Вечерело и становилось прохладнее. Вместе с прохладой повылазили комары. Многоголосно и мерзопакостно гудели над ухом, и жалили, жалили… Катя устала бить себя по рукам и лицу. Особого вреда это кровососущим тварям не причиняло, зато безупречная Катина кожа всё больше покрывалась зудящими волдырями.
«Дура! Надо было средство от комаров купить».
Пробираясь сквозь колючий кустарник, поцарапала щёку. И (о ужас!) оступившись, угодила кроссовкой в вонючую болотную грязь.
Жуткие кошмары патологической чистюли и противницы дикого отдыха всё больше обретали черты реальности.
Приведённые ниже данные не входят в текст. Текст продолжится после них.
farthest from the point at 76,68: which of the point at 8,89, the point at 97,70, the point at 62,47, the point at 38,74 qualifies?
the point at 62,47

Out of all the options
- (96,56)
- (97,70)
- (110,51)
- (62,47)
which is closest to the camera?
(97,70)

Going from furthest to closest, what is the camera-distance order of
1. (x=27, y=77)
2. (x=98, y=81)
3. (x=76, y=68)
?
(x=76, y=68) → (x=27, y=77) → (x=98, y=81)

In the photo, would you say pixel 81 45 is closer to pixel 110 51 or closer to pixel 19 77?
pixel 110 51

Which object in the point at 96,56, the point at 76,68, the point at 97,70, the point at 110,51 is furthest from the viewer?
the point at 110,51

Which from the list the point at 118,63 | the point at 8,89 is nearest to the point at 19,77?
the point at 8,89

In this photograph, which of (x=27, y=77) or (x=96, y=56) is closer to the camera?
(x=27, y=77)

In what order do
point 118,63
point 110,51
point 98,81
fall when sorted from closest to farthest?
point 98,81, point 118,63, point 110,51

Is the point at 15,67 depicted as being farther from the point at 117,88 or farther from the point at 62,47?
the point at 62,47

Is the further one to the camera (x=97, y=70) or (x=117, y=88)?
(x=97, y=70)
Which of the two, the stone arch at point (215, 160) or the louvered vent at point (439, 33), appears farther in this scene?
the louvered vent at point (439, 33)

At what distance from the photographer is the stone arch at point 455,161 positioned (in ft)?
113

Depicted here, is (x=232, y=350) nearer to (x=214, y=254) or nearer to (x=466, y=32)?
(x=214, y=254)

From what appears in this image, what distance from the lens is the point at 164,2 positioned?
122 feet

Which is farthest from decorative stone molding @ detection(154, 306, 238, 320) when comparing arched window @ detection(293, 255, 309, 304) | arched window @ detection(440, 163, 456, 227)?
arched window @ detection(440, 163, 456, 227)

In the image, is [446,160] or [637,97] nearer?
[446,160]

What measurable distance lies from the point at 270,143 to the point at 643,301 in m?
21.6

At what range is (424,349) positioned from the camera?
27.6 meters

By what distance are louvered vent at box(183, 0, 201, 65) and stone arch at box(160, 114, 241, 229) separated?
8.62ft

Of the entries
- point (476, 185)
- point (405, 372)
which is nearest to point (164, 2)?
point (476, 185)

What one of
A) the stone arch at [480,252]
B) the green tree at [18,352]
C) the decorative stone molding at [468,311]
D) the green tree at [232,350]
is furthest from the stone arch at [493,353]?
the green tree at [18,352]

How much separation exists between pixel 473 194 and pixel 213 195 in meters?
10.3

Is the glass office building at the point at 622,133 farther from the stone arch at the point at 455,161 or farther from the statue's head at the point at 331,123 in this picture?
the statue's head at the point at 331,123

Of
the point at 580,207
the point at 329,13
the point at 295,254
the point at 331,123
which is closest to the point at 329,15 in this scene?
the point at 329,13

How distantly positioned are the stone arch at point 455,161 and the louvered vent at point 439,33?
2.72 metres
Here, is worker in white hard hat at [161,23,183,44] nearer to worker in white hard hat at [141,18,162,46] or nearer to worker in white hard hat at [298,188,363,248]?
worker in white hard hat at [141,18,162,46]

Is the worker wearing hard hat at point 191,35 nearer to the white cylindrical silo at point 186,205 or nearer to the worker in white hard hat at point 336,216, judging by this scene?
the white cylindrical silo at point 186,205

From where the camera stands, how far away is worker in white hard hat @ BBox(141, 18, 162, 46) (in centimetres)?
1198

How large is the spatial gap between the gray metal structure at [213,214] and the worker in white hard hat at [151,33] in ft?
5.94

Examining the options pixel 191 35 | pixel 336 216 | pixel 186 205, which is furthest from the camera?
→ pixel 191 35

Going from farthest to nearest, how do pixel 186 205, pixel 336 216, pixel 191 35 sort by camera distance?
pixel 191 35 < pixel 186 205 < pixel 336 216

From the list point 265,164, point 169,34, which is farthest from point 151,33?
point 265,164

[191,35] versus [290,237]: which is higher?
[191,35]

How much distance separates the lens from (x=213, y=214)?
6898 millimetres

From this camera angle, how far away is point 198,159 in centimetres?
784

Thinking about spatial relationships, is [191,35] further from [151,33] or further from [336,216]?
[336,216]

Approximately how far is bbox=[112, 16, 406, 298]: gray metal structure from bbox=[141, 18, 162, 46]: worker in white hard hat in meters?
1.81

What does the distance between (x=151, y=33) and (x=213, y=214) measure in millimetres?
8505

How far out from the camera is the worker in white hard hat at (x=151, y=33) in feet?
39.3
Катя свирепо материлась внутри себя, кляня то маньяка, то Ленку, то себя, то всех вместе взятых. Вслух же только тихонько ныла: «Вальтер, ну когда мы уже остановимся?»
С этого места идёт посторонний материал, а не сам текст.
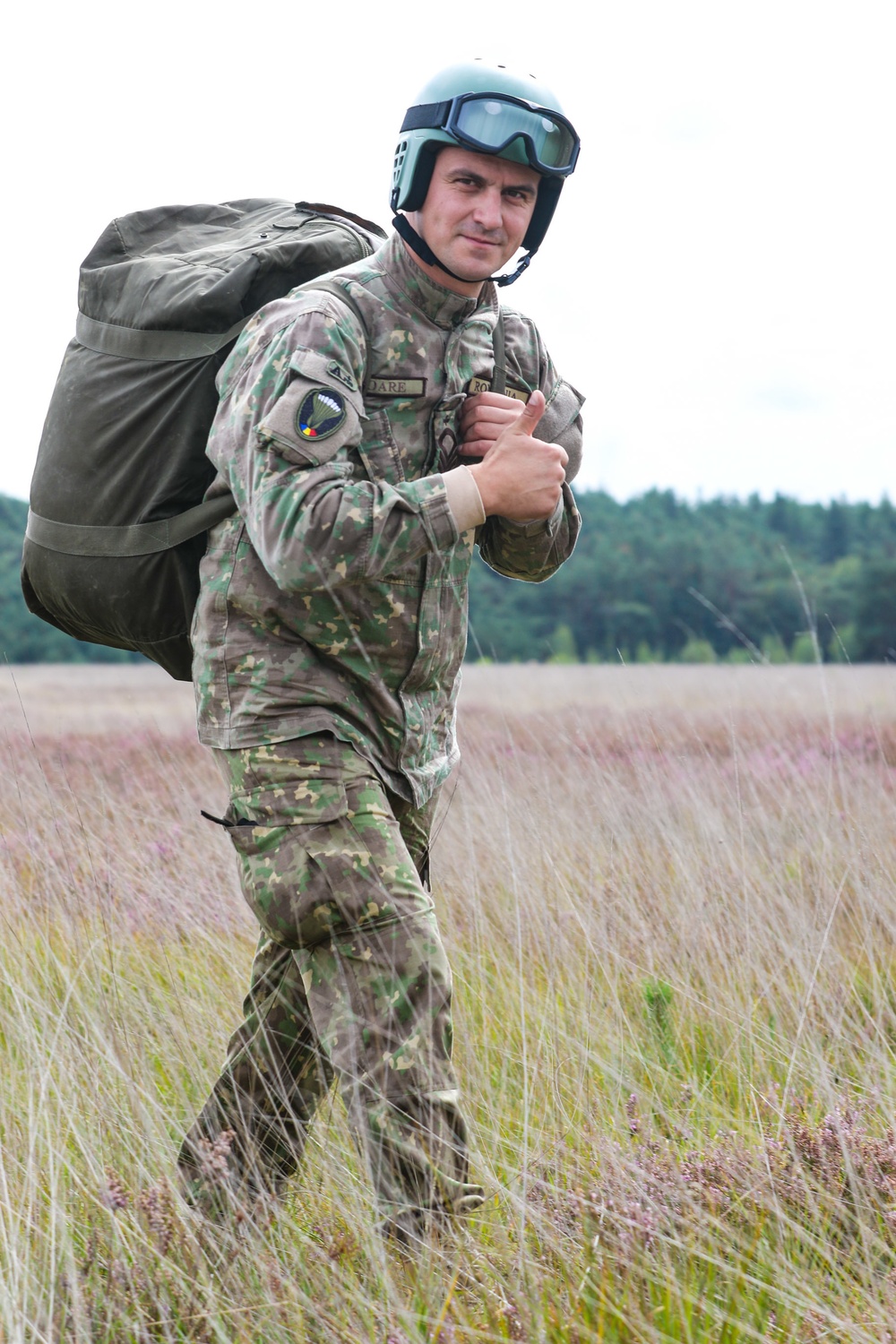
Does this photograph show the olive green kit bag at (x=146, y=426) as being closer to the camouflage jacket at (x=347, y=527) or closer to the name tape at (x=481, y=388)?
the camouflage jacket at (x=347, y=527)

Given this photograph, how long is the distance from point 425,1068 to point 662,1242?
50 centimetres

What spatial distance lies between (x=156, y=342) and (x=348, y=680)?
0.82m

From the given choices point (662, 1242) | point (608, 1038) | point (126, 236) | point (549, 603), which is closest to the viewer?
point (662, 1242)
«Кать, для стоянки место нужно найти, чтоб полянка была и ручеек рядом», — неизменно отвечал Вальтер, продолжая пробираться вперёд.
Наконец, когда небо над сосновыми кронами уже залило мутное молоко северных сумерек, Кононов, к великой радости измученной Катерины, сбросив рюкзак объявил: «Ночуем здесь».
Он споро поставил палатку, набрал в чайник воды из притаившегося на краю поляны родничка, собрал дров, с одной спички разжёг костёр, поставил на огонь чайник.
Подмигнул Кате: «Бутерброды будем есть с чаем».
Поужинав, они забрались в палатку и улеглись в спальники. Страшно, вопреки всем её ожиданиям, Катерине не было. Страх начисто вытесняла другая беда. Катя уже и не помнила, когда она в последний раз ложилась спать, не приняв душ. Она чувствовала себя не просто грязной. Она чувствовала себя измызганной, засаленной, замусоленной. Ей чудилось, что от неё вовсю разит отвратительным лошадиным потом. Хуже, чем от тех работяг и жирных пожилых тёток из переполненного трамвая.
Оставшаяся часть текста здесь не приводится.